Single-site catalysts such as metallocenes will encourage producers and users ``to have a field day'' with the new resins, Sinclair said in a conference discussion.

Sinclair predicted new polyolefins will affect all plastics as researchers fine-tune molecular architecture to compete with resins ranging from commodities to engineering polymers. He described new catalysis technology as ``the most intense technology to hit the plastics industry, ever.''

At the Feb. 23-26 show, Sinclair stressed that processors need to find out what suppliers can offer. Communication with suppliers is important because few standard grades exist for new resins.

``The processor doesn't know what to ask for,'' he said.

Sinclair said new polyolefins face ``mass customization'' as researchers match properties with specific applications.

Polypropylene suppliers have been doing it for 15 years, using compounding, multiple reactors and other techniques to exploit PP's inherent abilities and ``get all the variations possible.'' The polyethylene industry will evolve similarly, he predicted.

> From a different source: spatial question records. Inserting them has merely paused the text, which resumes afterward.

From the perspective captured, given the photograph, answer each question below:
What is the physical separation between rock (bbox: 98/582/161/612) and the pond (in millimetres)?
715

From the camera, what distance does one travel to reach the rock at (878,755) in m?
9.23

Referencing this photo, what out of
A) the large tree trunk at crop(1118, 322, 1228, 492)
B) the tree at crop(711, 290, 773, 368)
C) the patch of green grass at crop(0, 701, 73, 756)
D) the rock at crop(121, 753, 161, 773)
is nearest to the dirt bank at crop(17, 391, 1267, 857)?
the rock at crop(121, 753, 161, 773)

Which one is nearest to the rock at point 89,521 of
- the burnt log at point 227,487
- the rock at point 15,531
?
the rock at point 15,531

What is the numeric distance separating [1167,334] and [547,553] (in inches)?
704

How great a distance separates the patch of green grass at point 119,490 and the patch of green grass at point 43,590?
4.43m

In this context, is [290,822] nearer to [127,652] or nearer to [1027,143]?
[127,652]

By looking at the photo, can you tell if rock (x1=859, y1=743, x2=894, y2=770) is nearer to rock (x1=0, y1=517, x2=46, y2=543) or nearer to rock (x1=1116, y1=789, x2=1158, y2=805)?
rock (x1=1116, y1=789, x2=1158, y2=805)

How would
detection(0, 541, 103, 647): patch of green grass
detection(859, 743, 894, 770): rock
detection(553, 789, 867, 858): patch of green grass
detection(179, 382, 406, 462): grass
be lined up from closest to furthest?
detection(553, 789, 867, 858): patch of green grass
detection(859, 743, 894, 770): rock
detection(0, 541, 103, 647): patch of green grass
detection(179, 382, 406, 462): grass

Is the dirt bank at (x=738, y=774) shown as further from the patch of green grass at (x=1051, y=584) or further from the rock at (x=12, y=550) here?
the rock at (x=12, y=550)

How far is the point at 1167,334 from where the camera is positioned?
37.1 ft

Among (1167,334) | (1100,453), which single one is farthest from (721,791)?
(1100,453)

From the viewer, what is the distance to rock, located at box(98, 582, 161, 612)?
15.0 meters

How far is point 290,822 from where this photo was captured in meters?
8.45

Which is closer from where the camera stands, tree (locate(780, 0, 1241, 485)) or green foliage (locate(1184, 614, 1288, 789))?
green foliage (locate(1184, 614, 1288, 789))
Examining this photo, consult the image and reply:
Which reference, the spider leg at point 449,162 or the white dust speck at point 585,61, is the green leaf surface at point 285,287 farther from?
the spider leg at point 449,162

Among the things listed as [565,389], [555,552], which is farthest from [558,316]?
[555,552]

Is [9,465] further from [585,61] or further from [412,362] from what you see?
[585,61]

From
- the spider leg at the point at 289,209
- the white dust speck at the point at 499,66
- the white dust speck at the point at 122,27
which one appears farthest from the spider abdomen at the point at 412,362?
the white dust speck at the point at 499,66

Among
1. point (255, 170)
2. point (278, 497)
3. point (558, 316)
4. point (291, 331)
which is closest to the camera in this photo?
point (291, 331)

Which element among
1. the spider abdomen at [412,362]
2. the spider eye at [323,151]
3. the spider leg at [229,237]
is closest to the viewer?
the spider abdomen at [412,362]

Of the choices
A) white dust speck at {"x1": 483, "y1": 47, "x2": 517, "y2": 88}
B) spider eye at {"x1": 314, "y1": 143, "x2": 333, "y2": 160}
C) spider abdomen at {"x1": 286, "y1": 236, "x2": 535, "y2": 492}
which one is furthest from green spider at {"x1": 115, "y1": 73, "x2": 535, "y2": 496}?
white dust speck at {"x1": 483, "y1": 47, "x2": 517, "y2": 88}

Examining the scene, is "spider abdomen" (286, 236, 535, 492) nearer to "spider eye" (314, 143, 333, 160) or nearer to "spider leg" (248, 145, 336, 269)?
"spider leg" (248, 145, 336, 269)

Another speaker said his company gained by communicating closely with its suppliers and capitalizing on metallocene resins. David Fischer, a founder of Rochester, N.Y.-based Cypress Packaging Inc., said his company got in on the ground floor of metallocenes in 1991 when it solved a fresh-cut produce packaging problem with metallocene PE blends. Cypress first addressed a heat-seal problem, but soon relied on metallocenes for clarity and oxygen transmission control in packaging.

In 1995, the firm became the largest producer of blown film from metallocene resins, Fischer said. Last year, W.R. Grace & Co.'s Cryovac unit acquired Cypress to expand into produce packaging. Fischer is Cypress vice president and general manager.

Cypress has a $20 million expansion under way that will add cast film production and boost printing and laminating capacity. Fischer said the company has entered stand-up pouch production and co-developed undisclosed technology with a metallocene resin supplier. The partners have applied for patents and will introduce the technology within six months, Fischer said.

``We think the metallocene market will explode,'' he said.

Fischer claimed Cypress exploited metallocenes ``without a single research scientist or packaging engineer on staff.'' He attributed its success to its willingness to work with suppliers.

``Our competitors have been too reluctant to allow suppliers in their plants and to give them access for testing,'' he noted. ``They often limit supplier contact to new-product briefings in a conference room and keep them away from manufacturing. We were different.''

Keynote speaker Robert Ockun, senior vice president of Montell North America Inc. of Wilmington, Del., said companies must form new types of partnerships. Coining the term ``powerships,'' Ockun said firms must pool strengths to ``jolt the market to your advantage.'' He said traditional partnerships, in which a customer's aim is to load costs onto a partner, will disappear.